Copy verbatim the part of the data that opens with the line containing "From the captured" and closes with the line containing "What is the distance from", including both of those lines, and omit the pictures from your answer.

# Working data:
%%
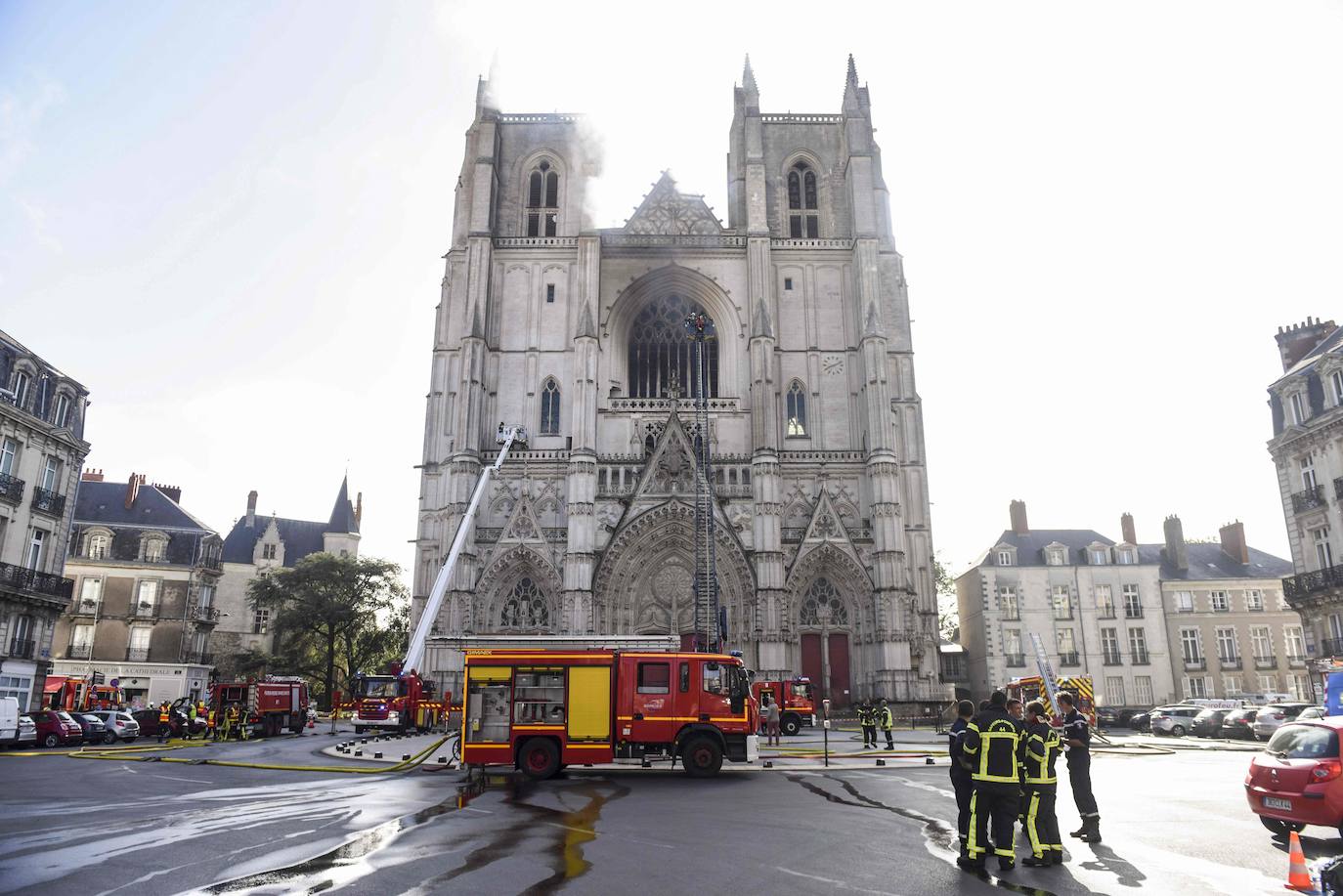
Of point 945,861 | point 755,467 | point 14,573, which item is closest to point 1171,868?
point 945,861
%%
%%
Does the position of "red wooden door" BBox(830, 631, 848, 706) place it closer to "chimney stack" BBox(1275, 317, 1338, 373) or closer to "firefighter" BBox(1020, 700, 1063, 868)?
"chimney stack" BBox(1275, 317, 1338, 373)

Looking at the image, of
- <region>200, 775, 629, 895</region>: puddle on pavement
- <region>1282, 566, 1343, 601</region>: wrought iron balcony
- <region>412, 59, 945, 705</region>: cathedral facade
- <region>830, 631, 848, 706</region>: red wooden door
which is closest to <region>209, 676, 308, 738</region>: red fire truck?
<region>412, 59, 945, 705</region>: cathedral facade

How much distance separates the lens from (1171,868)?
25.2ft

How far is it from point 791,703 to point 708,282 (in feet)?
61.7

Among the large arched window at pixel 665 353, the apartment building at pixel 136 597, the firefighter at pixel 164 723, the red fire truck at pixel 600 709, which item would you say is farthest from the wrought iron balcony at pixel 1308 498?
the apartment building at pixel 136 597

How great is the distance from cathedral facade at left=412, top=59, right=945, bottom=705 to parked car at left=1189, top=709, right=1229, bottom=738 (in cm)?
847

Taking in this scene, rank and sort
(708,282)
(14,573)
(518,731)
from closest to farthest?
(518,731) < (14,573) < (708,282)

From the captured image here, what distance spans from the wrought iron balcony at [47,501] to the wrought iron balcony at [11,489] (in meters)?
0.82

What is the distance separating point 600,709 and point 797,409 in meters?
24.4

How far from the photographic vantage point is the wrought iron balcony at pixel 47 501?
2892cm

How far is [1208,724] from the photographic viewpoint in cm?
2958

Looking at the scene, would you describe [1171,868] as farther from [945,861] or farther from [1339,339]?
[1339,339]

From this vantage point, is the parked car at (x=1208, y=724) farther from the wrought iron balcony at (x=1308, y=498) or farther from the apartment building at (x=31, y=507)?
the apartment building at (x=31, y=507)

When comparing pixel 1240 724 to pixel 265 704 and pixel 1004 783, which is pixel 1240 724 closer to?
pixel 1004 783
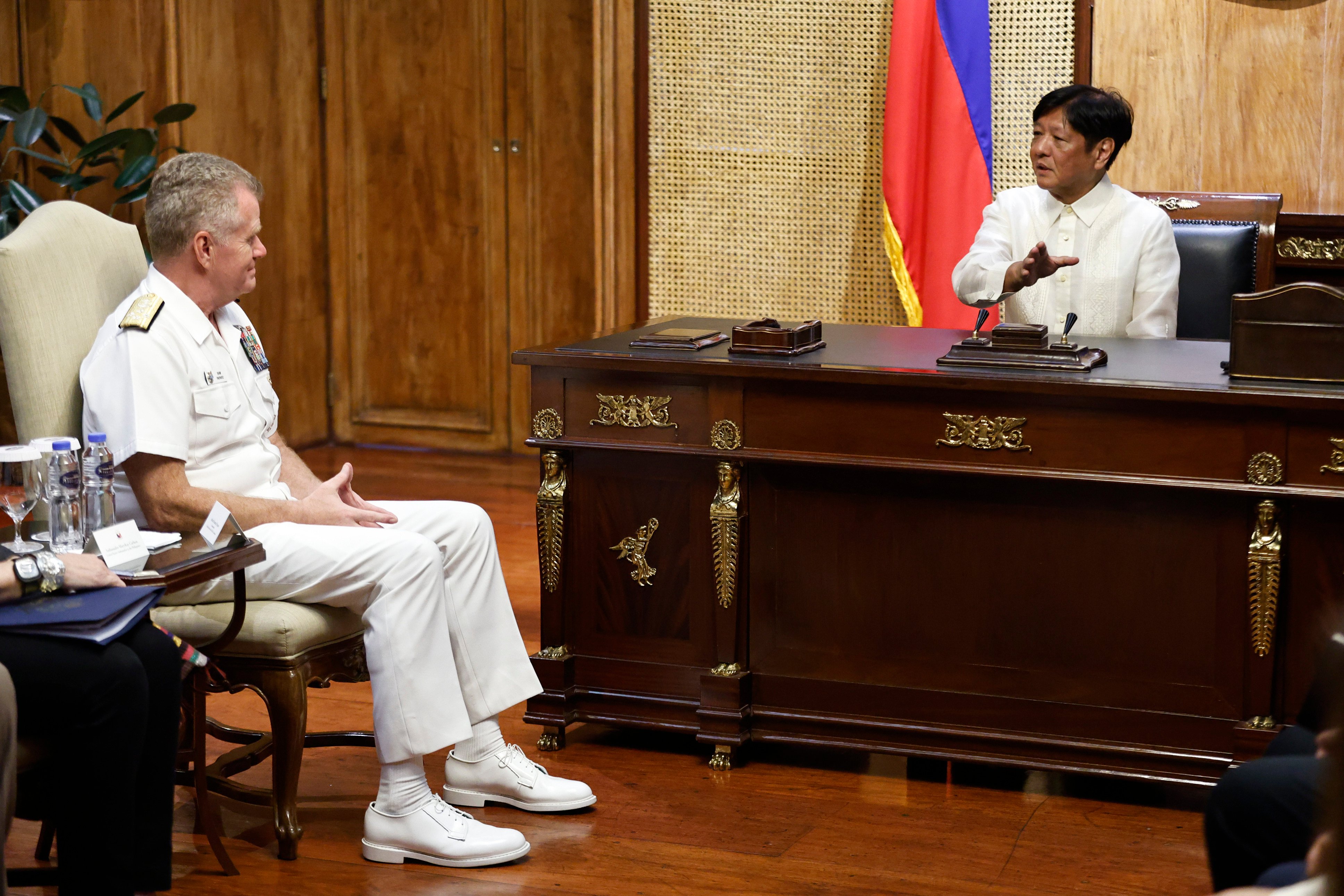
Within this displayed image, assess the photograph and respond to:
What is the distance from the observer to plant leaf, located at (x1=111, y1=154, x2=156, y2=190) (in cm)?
%%
# Task solution:
From the captured image here, what distance spans from the wrought iron balcony at [47,501] to the wrought iron balcony at [11,489] (in meters)?
0.82

What is the distance separating point 600,709 and point 797,409 in meters?
24.4

How far from the photographic vantage point is the wrought iron balcony at pixel 47 501?
2892cm

How far is [1208,724] from the photographic viewpoint in cm?
2958

Looking at the scene, would you describe [1171,868] as farther from [945,861] or farther from [1339,339]?
[1339,339]

From this vantage point, is the parked car at (x=1208, y=724) farther from the wrought iron balcony at (x=1308, y=498) or farther from the apartment building at (x=31, y=507)?
the apartment building at (x=31, y=507)

When comparing pixel 1240 724 to pixel 265 704 and pixel 1004 783, which is pixel 1240 724 closer to?
pixel 1004 783
Within this displayed image, assess the photograph and respond to:
What is the distance from the observer to plant leaf, located at (x1=111, y1=154, x2=156, y2=190) (in cm)?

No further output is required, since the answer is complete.